M1084 is now know as F1084. While CPW has opted to stick with the scientific names for data purposes, Gov. Jared Polis feels differently. He dubbed the new residents, John and Jane in the following Facebook post:

“Earlier this year, two wolves were spotted in Northern Colorado. They were thought to be confirmed bachelors wandering south from Wyoming and were given the numbers M2101 and M1084. Now Colorado Parks and Wildlife has determined that one of the wolves is a female, and that they are likely a breeding pair with their den in Colorado! The darker wolf pictured below is now technically known as F1084, but since they have become Colorado residents they deserve proper names, so I’d like to officially welcome John and Jane Wolf to Colorado! They might have some pups, typically born in April or May, back in their den. If so, they are the first wolf pups born in the wild in Colorado since the 1940s! Of course, one breeding pair can’t sustain a healthy population, but Colorado voters recently approved the reintroduction of wolves to our ecosystem which will help John and Jane’s pups have genetically diverse potential mates to choose from when they grow up.”

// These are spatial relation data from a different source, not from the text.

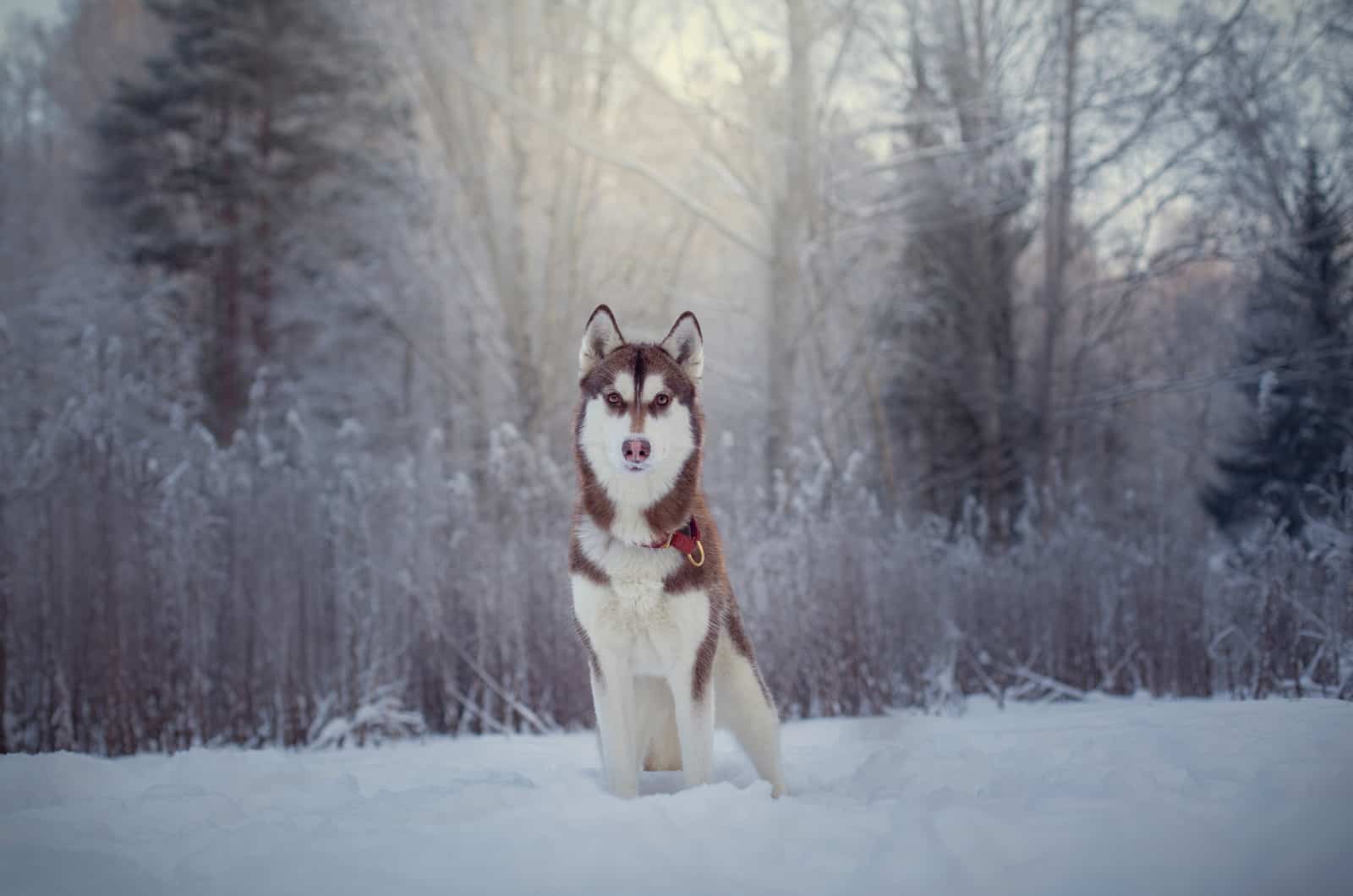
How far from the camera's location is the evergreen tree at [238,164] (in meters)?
15.8

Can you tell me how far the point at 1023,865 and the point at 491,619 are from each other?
375 centimetres

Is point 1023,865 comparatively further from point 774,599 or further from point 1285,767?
point 774,599

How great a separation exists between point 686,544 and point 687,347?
55cm

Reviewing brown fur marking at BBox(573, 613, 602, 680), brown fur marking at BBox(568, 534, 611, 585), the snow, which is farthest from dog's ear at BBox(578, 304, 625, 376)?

It’s clear many Coloradans are not as enthusiastic as Gov. Polis. It’s why Ferrell says public engagement is so critical. Earlier this spring, Idaho lawmakers passed a bill to kill 90% of the state’s wolf population due to overcrowding.

“If the population does really well, we will need management tools, and so we’ll talk about what that could look like in the future as part of this public engagement process and certainly as we work with both our technical working groups and stakeholder advisory groups,” said Ferrell.

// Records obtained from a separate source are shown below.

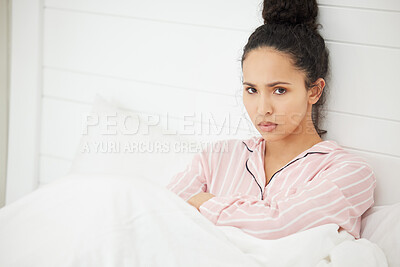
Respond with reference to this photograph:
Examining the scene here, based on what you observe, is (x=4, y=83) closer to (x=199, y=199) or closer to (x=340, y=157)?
(x=199, y=199)

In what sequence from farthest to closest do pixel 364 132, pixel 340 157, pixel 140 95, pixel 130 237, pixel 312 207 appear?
pixel 140 95
pixel 364 132
pixel 340 157
pixel 312 207
pixel 130 237

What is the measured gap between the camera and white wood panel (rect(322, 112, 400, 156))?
128 centimetres

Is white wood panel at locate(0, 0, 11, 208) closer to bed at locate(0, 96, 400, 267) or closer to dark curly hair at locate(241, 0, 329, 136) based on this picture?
bed at locate(0, 96, 400, 267)

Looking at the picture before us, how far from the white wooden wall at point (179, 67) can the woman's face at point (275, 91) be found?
174 mm

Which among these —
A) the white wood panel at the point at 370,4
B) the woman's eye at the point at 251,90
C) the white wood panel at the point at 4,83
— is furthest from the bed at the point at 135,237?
the white wood panel at the point at 4,83

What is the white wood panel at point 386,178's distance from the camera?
128 cm

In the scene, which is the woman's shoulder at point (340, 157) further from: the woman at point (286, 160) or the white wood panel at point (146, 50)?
the white wood panel at point (146, 50)

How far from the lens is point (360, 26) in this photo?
4.19 ft

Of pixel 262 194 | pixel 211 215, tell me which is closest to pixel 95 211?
pixel 211 215

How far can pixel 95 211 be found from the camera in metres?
0.95

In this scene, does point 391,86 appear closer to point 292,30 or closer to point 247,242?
point 292,30

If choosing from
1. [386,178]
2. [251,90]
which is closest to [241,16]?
[251,90]

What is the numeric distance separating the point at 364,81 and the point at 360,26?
0.15 meters

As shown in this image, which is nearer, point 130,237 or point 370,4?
point 130,237
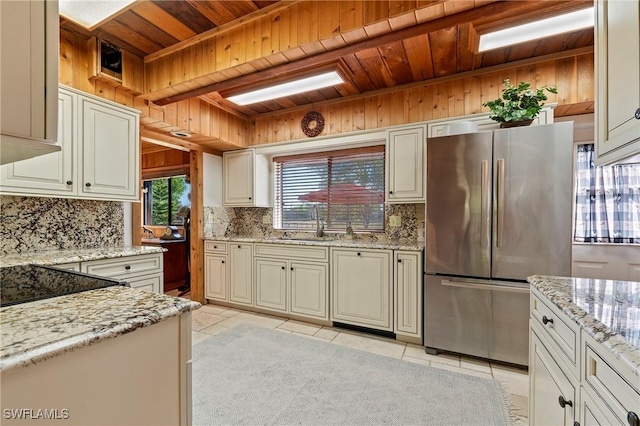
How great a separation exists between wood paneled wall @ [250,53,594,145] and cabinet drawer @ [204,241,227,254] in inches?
57.8

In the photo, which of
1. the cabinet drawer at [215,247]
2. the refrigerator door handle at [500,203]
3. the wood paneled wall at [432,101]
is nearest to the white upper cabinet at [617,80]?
the refrigerator door handle at [500,203]

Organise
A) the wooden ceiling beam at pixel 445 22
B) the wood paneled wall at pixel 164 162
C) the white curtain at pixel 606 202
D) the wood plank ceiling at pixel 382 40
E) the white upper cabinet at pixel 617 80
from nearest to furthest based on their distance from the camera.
Result: the white upper cabinet at pixel 617 80 < the wooden ceiling beam at pixel 445 22 < the wood plank ceiling at pixel 382 40 < the white curtain at pixel 606 202 < the wood paneled wall at pixel 164 162

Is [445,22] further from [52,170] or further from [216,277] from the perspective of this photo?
[216,277]

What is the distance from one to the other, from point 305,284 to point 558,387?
7.97 ft

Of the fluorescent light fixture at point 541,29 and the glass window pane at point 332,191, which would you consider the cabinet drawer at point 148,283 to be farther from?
the fluorescent light fixture at point 541,29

CPW is working to finalize members of the technical working group. It will feature federal and neighboring state partners and other experts who have prior experience with wolf reintroduction.

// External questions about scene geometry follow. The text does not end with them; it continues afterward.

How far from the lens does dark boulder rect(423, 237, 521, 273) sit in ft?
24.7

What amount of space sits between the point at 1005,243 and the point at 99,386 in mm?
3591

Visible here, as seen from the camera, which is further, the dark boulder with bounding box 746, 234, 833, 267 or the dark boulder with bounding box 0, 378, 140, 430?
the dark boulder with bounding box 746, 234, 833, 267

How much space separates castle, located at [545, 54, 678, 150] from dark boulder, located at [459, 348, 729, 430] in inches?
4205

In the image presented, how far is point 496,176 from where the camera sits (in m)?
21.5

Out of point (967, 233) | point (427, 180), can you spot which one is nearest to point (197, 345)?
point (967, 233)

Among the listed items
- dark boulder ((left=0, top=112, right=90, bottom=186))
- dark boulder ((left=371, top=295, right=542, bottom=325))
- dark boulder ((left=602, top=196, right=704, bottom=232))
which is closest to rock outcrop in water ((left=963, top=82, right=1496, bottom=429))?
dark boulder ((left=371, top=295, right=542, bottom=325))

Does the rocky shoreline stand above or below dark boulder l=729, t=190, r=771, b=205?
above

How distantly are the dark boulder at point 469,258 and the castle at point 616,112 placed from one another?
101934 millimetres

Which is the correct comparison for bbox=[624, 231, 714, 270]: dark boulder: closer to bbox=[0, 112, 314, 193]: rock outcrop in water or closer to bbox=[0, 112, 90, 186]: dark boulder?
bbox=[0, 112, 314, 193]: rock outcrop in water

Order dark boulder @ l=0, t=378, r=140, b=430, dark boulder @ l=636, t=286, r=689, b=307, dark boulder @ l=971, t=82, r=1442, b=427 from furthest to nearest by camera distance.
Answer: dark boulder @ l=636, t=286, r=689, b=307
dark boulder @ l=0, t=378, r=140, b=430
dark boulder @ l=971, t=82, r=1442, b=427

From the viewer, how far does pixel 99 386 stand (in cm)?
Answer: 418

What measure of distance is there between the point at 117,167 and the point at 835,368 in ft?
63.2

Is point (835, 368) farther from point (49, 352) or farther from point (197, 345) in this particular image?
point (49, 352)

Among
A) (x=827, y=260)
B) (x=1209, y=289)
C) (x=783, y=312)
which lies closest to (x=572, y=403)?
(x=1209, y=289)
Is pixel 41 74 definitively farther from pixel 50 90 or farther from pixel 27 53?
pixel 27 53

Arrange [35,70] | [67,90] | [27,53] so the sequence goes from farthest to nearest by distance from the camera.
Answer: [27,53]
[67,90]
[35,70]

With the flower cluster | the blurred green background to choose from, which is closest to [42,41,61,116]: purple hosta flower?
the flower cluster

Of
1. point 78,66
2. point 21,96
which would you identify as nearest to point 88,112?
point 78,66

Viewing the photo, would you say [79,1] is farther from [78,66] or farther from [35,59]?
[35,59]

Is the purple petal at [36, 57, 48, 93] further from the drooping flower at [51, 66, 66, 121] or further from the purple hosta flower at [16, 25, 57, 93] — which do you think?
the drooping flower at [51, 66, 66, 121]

“Some of the things they have learned about how the animals move, how people react to the process. And so they’ll be providing some of the more technical and biological piece about wolf reintroduction,” Ferrell explained. “We’ll also be convening a stakeholder advisory group and that was an application-based group. We asked people to put in an application if they had an interest in participating and so those folks will represent everything from advocates to agriculturists and everything in between, from all over the state. So, we do have sort of a decided intent to really speak to folks from the western slope with that group, since they’ll be the most impacted, but we want to represent different interests and different areas from around the state as we put together this plan as well.”

A key part of the conversation will involve the Keystone Policy Center, a nonprofit that works with stakeholders from both sides of the issue.

(credit: CBS)

“We’re non-advocacy. We’re really here to help bring forward other people’s interests and perspectives the best that they can be,” said Julie Shapiro, Natural Resources Director at Keystone Policy Center. “We don’t represent any one perspective but what we represent is the intention to hear from those perspectives, to talk to stakeholders in communities most impacted by decisions, so for wolf reintroduction and management planning. We’re going to be talking to Coloradans across the state including and especially on the western slope where wolves might be introduced and where communities might be most impacted.”

This summer, Keystone will host open houses and focus groups. The nonprofit is also in the process of developing an online comment forum for anyone interested in voicing their perspective. The entire public engagement process is expected to last for two years.

“We want to help gather the input that can help CPW build a plan that works for wolves and also all of Colorado,” said Shapiro.